遠ざかりそうな意識を必死で引き止めて、俺は答えた。そう、俺は充分すぎるくらいずっと永く生き続けてきたから。それに、そろそろ俺たちの力は一つに還るべきだと思う。結局俺には俺たちが何の為に生まれてきたかはわからなかったけれど。ただ、そうすれば初日を、そして俺たちの大切なものを護るのに有利になることは確かだから。

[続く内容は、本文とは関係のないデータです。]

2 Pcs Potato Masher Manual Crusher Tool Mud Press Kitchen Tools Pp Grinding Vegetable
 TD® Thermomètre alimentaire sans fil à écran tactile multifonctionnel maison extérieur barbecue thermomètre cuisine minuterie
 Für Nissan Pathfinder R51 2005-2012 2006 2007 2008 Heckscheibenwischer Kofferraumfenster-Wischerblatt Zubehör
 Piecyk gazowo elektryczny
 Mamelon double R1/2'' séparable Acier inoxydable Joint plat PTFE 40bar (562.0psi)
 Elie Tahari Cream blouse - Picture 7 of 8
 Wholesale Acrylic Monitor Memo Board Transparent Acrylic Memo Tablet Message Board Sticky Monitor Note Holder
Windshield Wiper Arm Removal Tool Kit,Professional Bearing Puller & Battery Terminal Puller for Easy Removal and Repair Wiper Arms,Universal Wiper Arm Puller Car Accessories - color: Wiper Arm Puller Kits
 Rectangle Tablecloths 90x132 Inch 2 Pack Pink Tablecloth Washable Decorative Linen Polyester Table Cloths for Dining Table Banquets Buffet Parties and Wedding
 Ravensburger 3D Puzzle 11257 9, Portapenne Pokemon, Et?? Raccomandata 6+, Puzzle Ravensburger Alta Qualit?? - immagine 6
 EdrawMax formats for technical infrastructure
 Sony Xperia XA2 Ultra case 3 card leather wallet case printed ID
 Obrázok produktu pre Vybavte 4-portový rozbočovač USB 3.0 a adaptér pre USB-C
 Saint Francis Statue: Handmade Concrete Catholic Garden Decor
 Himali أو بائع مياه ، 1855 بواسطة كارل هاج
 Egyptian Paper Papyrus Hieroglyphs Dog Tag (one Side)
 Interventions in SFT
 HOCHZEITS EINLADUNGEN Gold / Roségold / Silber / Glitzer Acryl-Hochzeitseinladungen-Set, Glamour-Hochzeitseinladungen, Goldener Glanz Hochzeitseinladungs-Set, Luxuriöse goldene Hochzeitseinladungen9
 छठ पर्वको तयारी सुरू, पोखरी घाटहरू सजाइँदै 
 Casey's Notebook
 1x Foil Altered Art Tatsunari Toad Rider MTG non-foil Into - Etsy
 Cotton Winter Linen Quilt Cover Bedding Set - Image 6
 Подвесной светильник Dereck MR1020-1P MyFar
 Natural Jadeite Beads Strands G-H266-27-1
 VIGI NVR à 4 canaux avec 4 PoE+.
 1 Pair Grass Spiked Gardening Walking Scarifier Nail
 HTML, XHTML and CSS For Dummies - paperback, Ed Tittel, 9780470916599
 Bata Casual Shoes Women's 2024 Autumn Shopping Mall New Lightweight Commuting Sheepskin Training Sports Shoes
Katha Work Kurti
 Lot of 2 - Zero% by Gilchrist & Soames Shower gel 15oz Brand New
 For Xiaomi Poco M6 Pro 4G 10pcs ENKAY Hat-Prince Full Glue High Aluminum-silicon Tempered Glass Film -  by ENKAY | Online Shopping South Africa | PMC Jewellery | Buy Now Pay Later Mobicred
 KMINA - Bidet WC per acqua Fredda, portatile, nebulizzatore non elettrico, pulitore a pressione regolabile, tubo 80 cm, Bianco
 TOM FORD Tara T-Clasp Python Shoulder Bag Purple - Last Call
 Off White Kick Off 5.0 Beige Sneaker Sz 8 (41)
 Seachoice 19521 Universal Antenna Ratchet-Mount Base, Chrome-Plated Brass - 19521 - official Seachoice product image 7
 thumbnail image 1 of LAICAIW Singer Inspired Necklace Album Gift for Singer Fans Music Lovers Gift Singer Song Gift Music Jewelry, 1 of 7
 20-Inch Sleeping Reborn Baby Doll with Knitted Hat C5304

 バラバラになっていきそうな意識を懸命に掻き集めて、俺は言霊を紡いでいく。視界が光で白く覆いつくされる。腕から力が抜けていき、体が傾いでいくのが分かった。愚かなくらい優しい人たちには幸せになって欲しいから。ヒツたちは・・・生きてくれ。

 

 

 

赤と黒、そして鉄の臭い。

光の果ての静寂。

動かないままの、三つの体・・・。

 

 

 

 夏草や 兵どもが 夢の跡

――――――――――松尾芭蕉『奥の細道』より引用。

 

 

 

 

 

 

 

 

 

 

<後書き>

 え〜と、2005/03/14のジャンプを見て、思いついた作品です。でも、形にするまでに自分の中に溜まったフラストレーションを上手く消化できなくて、書いたのはその翌日です。

 キャラクターは水無月がノートに書いてあったオリキャラ混じりの小説からとってます。実はタイトルもそうです。内容は「日番谷の過去を捏造してみました」話(笑) 日番谷の統学院時代に友達がいたら・・・みたいな内容で。でもシリアス(爆) 番外編みたいな感じでギャグっぽい話も考えてあるんですが、どうしましょうねえ。結構設定細かく練ってあるので、元ネタもできればアップしたいなあと思っています。実は例の元ネタを作ったばかりの頃、水無月に日番谷呼称「ヒツ」が移ってしまいまして、しばらく元に戻らなかったです(苦笑)

 それにしても、日番谷が!というか雛森が!!久保先生〜!!!とか叫びたくなります、ハイ。頑張って生き延びてくださいよ〜。本当、切実に・・・。